__The problem__:
Each line from the one that contains "Examining the image" to the end of the material must be set down exactly, and no line before it.

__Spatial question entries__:
•••••

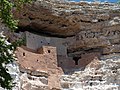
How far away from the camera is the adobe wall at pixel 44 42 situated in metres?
16.5

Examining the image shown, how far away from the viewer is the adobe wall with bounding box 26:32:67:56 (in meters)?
16.5

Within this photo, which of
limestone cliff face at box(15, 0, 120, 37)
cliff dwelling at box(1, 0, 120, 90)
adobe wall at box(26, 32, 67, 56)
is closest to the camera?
cliff dwelling at box(1, 0, 120, 90)

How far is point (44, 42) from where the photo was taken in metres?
17.2

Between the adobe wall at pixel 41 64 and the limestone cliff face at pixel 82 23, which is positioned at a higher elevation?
the limestone cliff face at pixel 82 23

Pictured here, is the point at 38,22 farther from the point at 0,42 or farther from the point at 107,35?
the point at 0,42

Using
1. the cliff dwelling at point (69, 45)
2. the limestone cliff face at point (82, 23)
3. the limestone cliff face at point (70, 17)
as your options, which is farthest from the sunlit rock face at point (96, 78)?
the limestone cliff face at point (70, 17)

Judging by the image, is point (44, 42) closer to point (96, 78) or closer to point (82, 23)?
point (82, 23)

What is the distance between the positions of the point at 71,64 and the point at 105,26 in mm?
2187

•••••

__Expected answer__:
Examining the image shown, how far away from the viewer is the adobe wall with bounding box 26:32:67:56 (in meters)?
16.5

Within this photo, which of
limestone cliff face at box(15, 0, 120, 37)
cliff dwelling at box(1, 0, 120, 90)
adobe wall at box(26, 32, 67, 56)
is closest to the camera?
cliff dwelling at box(1, 0, 120, 90)

How far is point (44, 42) from where the photo was taken in metres?
17.2

Between the adobe wall at pixel 41 64 and the limestone cliff face at pixel 82 23, which is positioned at a higher elevation?
the limestone cliff face at pixel 82 23

Pictured here, is the point at 38,22 farther from the point at 0,42 or farther from the point at 107,35?
the point at 0,42

Using
1. the cliff dwelling at point (69, 45)
2. the limestone cliff face at point (82, 23)
3. the limestone cliff face at point (70, 17)
as your options, which is farthest from the sunlit rock face at point (96, 78)?
the limestone cliff face at point (70, 17)

Judging by the image, is point (44, 42) closer to point (96, 78) or closer to point (82, 23)?
point (82, 23)

What is the distance between the positions of the point at 71,64 and the point at 105,26 in mm?
2187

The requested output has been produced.